Hearing My Mother’s Voice After 25 Years: The Day Reflekta Got Personal
This Too Shall Pass
Part of my mother left this earth 20 years ago.
But part of her stayed.
Powerfully. Persistently. Unshakably.
Nancy Lou Molnar wasn’t one to surrender. Diagnosed with polycythemia vera in her 30s, she was once pronounced dead.
She disagreed.
She chose prayer. She chose Christian Science.
And she chose to live—without stepping foot in a hospital again.
She gave us three more decades of meals, music, mischief, and maternal magic.
Which made her final day with us so damn hard.
It was late summer. She cooked. She sang.
The grandkids kicked soccer balls. There was laughter.
There was grilled corn. There was harmony.
And then, the goodbye.
She rolled down the car window,
put her hand on my elbow—gentle, knowing.
And said it:
“This too shall pass.”
Like an idiot, I thought she meant her illness.
Some new treatment. Some long-shot cure.
But she looked away. That mother’s look.
She wasn’t talking about healing.
She was talking about leaving the body behind—
not the spirit. Never the spirit.
She had been many things:
An actress on daytime TV.
A church soloist with a voice that could melt walls.
To me, she was the gold standard—of sound, of soul.
And now?
Her voice lives again.
Thanks to a few commercials from AARP.

Material provided

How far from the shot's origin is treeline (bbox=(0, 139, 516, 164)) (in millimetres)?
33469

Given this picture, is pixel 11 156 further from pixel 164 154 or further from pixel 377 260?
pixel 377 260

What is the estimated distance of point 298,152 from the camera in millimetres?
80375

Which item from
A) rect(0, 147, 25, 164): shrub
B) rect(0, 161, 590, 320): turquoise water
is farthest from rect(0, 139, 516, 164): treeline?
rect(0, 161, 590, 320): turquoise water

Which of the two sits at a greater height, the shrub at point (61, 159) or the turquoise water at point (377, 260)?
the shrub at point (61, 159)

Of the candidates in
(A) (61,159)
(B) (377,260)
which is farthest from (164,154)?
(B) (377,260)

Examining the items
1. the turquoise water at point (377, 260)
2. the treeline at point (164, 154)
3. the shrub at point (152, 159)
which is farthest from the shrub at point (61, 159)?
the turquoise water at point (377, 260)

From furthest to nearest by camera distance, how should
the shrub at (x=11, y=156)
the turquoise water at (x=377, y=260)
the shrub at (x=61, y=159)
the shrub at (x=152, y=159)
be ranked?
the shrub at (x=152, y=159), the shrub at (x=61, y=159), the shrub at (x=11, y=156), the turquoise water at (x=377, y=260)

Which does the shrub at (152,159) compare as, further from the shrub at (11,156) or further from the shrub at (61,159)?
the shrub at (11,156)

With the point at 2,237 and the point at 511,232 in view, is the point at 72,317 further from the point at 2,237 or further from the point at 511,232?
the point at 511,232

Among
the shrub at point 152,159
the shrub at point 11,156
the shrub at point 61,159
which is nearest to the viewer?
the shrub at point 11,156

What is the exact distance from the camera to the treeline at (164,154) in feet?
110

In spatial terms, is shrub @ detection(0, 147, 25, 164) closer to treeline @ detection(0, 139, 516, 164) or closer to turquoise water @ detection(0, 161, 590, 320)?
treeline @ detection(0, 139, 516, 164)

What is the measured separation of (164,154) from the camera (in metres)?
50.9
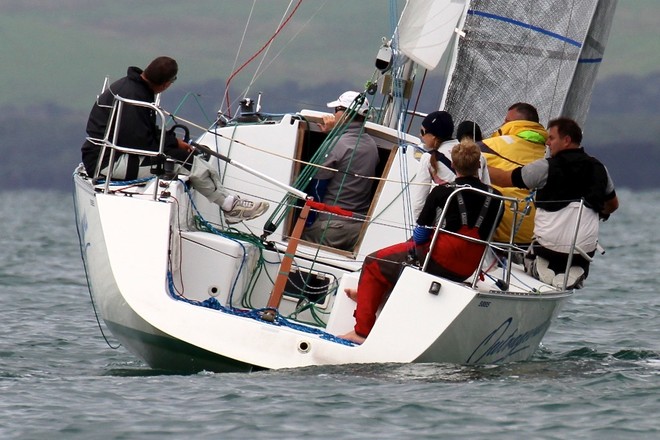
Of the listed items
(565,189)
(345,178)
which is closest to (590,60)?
(345,178)

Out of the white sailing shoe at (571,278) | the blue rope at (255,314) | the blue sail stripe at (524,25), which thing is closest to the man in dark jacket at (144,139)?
the blue rope at (255,314)

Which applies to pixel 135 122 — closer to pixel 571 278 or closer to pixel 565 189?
pixel 565 189

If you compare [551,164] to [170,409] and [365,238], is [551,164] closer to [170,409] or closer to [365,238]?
[365,238]

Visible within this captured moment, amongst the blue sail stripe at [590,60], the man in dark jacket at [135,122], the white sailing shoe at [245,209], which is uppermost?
the blue sail stripe at [590,60]

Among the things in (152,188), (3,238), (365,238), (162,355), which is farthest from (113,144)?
(3,238)

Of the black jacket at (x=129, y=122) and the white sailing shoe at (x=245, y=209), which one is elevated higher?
the black jacket at (x=129, y=122)

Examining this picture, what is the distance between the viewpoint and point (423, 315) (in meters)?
7.18

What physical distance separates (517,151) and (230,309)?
98.7 inches

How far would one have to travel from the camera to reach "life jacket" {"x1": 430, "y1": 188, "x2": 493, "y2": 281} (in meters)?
7.46

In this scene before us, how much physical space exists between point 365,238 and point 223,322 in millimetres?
2299

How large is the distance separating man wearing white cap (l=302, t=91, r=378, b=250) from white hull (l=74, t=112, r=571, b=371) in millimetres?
848

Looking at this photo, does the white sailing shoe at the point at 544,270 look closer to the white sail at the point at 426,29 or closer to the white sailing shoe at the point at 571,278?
the white sailing shoe at the point at 571,278

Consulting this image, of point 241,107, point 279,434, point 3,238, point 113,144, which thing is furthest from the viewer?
point 3,238

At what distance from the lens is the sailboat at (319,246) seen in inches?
283
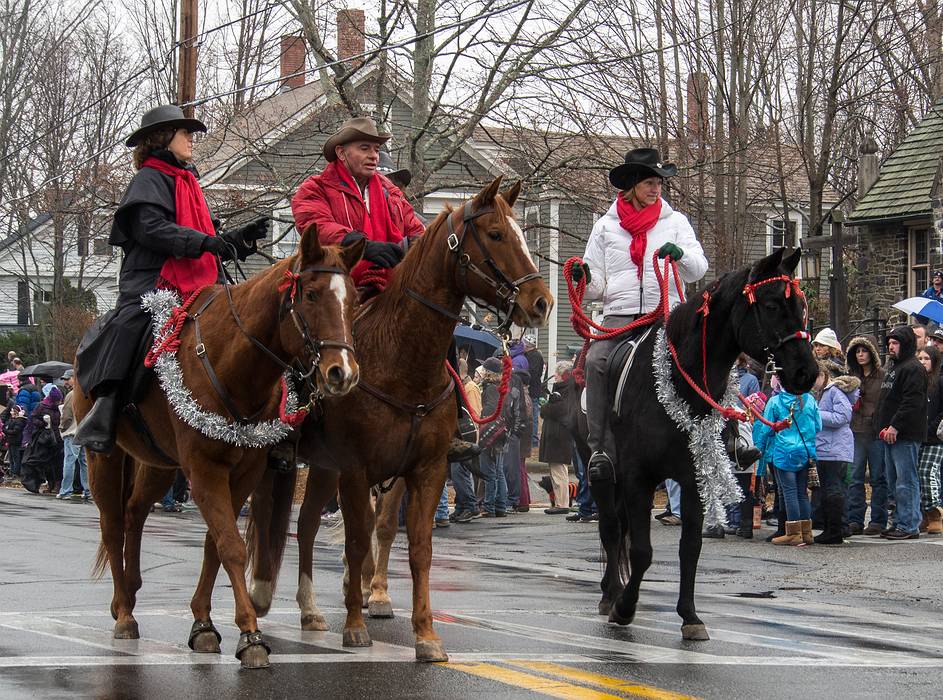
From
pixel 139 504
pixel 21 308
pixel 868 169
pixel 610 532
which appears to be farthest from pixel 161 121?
pixel 21 308

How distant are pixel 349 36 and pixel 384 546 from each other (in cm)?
1463

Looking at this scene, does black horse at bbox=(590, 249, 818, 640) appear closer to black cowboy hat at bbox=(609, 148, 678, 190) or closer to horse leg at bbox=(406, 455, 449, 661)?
black cowboy hat at bbox=(609, 148, 678, 190)

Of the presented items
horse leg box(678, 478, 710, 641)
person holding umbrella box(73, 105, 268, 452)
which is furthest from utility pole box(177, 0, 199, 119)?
horse leg box(678, 478, 710, 641)

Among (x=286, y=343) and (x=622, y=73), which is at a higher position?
(x=622, y=73)

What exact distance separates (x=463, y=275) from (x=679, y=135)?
22.3 meters

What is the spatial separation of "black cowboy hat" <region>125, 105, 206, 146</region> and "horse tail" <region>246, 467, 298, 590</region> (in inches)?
86.4

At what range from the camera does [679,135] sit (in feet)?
97.7

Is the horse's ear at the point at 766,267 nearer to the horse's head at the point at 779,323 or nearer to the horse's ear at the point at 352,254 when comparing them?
the horse's head at the point at 779,323

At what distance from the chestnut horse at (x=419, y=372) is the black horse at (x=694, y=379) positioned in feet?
4.97

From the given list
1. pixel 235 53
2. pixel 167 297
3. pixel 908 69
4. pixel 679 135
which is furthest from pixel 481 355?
pixel 167 297

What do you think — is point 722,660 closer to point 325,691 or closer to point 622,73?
point 325,691

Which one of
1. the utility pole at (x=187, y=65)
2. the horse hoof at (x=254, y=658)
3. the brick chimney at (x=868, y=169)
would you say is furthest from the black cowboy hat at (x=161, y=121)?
the brick chimney at (x=868, y=169)

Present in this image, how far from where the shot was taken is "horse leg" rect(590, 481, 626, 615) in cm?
1015

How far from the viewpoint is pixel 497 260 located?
805cm
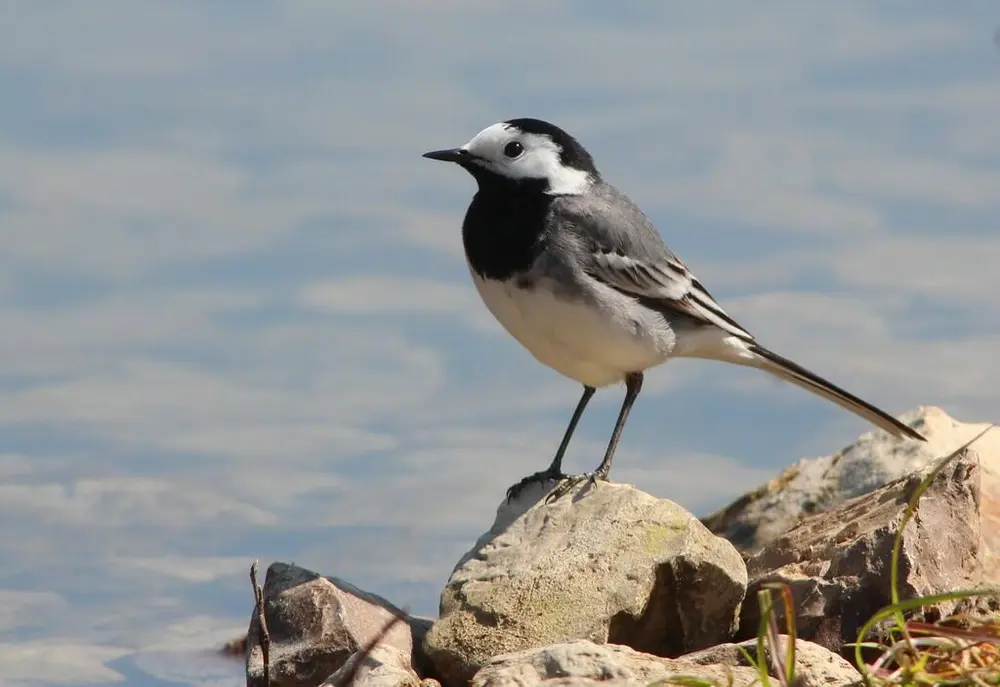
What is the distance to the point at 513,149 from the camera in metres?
8.91

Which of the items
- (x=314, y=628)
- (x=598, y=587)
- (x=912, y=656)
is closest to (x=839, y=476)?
(x=598, y=587)

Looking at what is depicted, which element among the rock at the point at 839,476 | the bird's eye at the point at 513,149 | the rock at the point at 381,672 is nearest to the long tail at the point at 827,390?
the rock at the point at 839,476

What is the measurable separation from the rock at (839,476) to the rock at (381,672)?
410 centimetres

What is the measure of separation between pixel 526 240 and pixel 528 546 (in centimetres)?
206

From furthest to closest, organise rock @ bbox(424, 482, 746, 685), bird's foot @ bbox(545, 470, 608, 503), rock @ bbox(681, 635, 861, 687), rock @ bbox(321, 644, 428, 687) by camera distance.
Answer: bird's foot @ bbox(545, 470, 608, 503)
rock @ bbox(424, 482, 746, 685)
rock @ bbox(321, 644, 428, 687)
rock @ bbox(681, 635, 861, 687)

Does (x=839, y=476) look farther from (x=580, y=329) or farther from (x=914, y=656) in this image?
(x=914, y=656)

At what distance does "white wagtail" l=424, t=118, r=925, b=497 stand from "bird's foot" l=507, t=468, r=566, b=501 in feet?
0.03

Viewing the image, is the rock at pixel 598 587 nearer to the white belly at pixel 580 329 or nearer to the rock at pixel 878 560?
the rock at pixel 878 560

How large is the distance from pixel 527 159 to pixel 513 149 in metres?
0.11

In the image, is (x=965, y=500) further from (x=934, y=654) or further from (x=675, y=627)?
(x=934, y=654)

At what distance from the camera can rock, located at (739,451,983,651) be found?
6.94 metres

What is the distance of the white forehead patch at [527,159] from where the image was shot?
29.0 ft

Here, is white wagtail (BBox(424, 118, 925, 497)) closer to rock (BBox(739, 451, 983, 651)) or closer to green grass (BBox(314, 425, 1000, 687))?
rock (BBox(739, 451, 983, 651))

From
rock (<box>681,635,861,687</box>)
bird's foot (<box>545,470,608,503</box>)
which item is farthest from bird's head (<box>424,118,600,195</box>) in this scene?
rock (<box>681,635,861,687</box>)
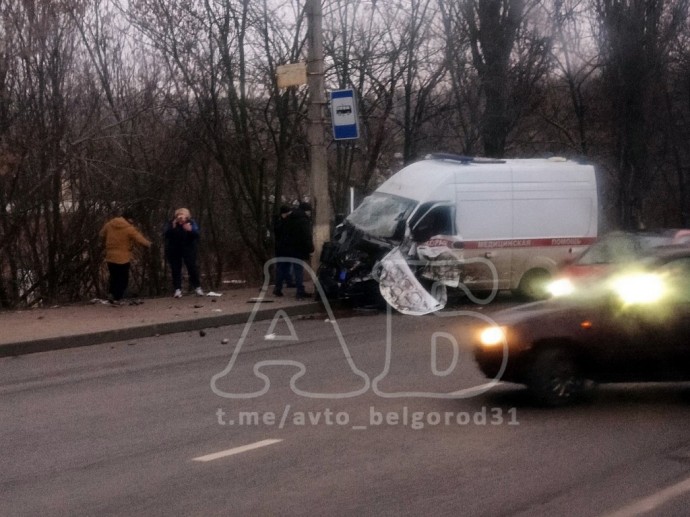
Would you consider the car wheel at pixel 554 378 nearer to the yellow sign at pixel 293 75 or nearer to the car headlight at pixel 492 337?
the car headlight at pixel 492 337

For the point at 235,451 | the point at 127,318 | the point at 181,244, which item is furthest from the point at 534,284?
the point at 235,451

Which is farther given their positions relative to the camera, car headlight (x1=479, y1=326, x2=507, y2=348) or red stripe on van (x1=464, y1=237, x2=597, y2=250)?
red stripe on van (x1=464, y1=237, x2=597, y2=250)

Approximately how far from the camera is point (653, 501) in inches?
261

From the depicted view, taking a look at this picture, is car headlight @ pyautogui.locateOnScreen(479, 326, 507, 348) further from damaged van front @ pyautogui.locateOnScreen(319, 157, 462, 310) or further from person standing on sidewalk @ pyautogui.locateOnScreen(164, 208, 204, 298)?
person standing on sidewalk @ pyautogui.locateOnScreen(164, 208, 204, 298)

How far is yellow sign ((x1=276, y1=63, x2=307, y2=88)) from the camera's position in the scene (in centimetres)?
1856

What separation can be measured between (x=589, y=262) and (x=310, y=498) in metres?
10.2

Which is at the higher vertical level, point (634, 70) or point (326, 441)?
point (634, 70)

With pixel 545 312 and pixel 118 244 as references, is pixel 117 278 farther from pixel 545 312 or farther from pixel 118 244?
pixel 545 312

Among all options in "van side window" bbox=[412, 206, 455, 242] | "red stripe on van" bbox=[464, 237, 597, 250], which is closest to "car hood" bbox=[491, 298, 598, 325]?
"van side window" bbox=[412, 206, 455, 242]

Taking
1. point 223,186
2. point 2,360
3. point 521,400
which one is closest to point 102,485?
point 521,400

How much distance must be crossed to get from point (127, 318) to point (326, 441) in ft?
29.4

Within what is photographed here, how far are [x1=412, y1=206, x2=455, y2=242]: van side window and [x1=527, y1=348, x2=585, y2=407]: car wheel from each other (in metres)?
8.72

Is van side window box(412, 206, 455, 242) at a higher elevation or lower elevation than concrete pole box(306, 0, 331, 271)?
lower

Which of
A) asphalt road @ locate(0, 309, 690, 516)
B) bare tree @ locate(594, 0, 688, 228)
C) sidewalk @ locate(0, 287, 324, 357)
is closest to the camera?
asphalt road @ locate(0, 309, 690, 516)
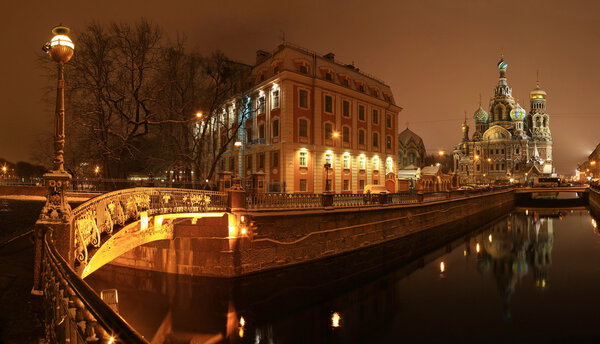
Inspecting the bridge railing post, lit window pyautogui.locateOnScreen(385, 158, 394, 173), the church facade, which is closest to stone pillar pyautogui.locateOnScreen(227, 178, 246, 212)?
the bridge railing post

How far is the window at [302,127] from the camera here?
32812 mm

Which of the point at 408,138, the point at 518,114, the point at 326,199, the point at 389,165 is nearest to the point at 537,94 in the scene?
the point at 518,114

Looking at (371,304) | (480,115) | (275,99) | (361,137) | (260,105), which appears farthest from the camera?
(480,115)

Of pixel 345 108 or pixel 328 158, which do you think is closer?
pixel 328 158

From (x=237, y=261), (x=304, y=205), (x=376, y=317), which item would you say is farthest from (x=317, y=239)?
(x=376, y=317)

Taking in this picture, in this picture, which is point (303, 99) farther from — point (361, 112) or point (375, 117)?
point (375, 117)

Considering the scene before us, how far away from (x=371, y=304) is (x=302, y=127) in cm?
2028

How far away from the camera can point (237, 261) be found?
55.6ft

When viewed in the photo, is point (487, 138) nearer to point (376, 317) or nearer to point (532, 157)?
point (532, 157)

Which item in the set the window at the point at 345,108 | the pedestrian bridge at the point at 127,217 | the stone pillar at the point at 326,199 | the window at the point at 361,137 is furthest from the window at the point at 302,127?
the pedestrian bridge at the point at 127,217

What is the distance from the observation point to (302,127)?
33188 millimetres

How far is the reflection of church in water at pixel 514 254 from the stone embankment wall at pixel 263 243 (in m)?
7.75

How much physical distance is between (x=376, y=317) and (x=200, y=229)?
8859 millimetres

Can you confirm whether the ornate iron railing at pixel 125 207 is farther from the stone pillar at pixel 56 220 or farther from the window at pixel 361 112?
the window at pixel 361 112
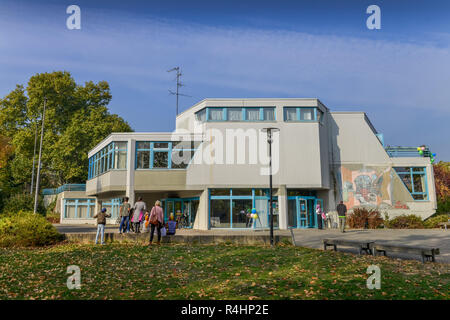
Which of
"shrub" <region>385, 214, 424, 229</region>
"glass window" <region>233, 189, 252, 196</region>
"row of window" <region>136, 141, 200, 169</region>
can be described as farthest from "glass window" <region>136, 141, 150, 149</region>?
"shrub" <region>385, 214, 424, 229</region>

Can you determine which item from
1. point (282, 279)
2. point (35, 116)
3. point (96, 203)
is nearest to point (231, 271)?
point (282, 279)

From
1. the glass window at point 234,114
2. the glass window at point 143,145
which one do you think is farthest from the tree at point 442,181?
the glass window at point 143,145

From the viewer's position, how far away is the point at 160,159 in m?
26.2

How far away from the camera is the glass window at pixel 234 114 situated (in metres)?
26.1

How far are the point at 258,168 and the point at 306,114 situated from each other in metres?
5.48

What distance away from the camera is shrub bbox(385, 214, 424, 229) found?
82.6 ft

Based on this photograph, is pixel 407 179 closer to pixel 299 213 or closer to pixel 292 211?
pixel 299 213

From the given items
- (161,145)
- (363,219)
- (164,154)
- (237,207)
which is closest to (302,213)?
(363,219)

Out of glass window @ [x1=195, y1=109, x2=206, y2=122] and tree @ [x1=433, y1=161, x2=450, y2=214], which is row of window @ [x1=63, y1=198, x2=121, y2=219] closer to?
glass window @ [x1=195, y1=109, x2=206, y2=122]

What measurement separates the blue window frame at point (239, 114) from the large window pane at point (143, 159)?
15.8ft

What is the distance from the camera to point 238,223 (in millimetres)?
24625

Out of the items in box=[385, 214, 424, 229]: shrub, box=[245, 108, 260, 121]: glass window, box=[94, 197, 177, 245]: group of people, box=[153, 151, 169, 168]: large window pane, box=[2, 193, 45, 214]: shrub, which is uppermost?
box=[245, 108, 260, 121]: glass window

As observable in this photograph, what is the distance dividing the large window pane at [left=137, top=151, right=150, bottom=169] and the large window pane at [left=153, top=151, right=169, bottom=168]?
498 millimetres
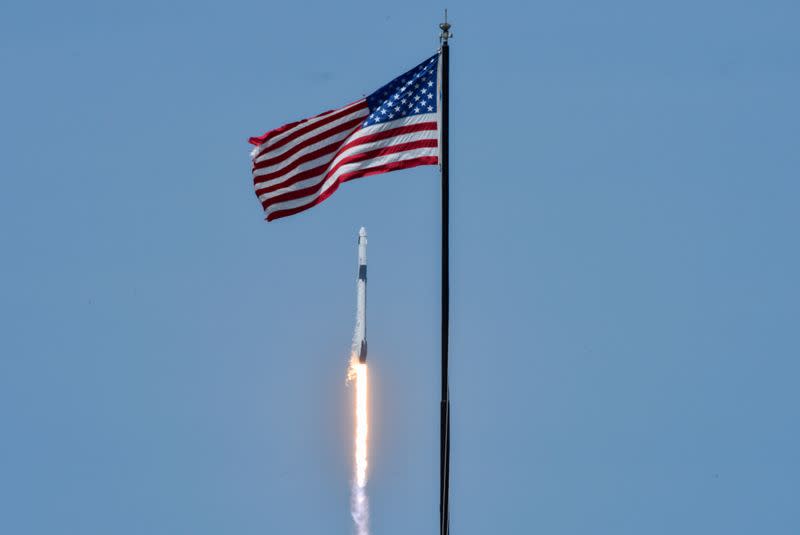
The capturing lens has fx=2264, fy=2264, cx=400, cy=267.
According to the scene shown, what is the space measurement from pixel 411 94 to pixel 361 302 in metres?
12.5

Exercise objective
How might the essay about hearing Nancy Lou Molnar's voice again go on after its last line about the AARP commercials? Continue it from that point.

Expected answer
Thanks to an LP of Make a Joyful Noise.
I’ve learned 47% of Americans regret not recording loved ones before they passed.
Now that can change; thanks to Reflekta.
I chose to reintroduce her to someone who never met her:
the woman I love.
And when Nancy spoke—with that voice, faithful to the breath and timbre of her soul—we both cried.
I cried because I was hearing my mother for the first time in 20 years.
She cried because she saw what it did to me.
But don’t get me wrong—those were tears of joy.
And I’ve done it again and again.
Some mornings I imagine hearing her sing Puccini while I pour my coffee.
Some nights, I dream of her tucking in my daughter with Somewhere Over the Rainbow.
I’ve never been part of anything so beautiful.
And I don’t think my mother was wrong when she said:
“This too shall pass.”
She was just more right than I ever could have imagined.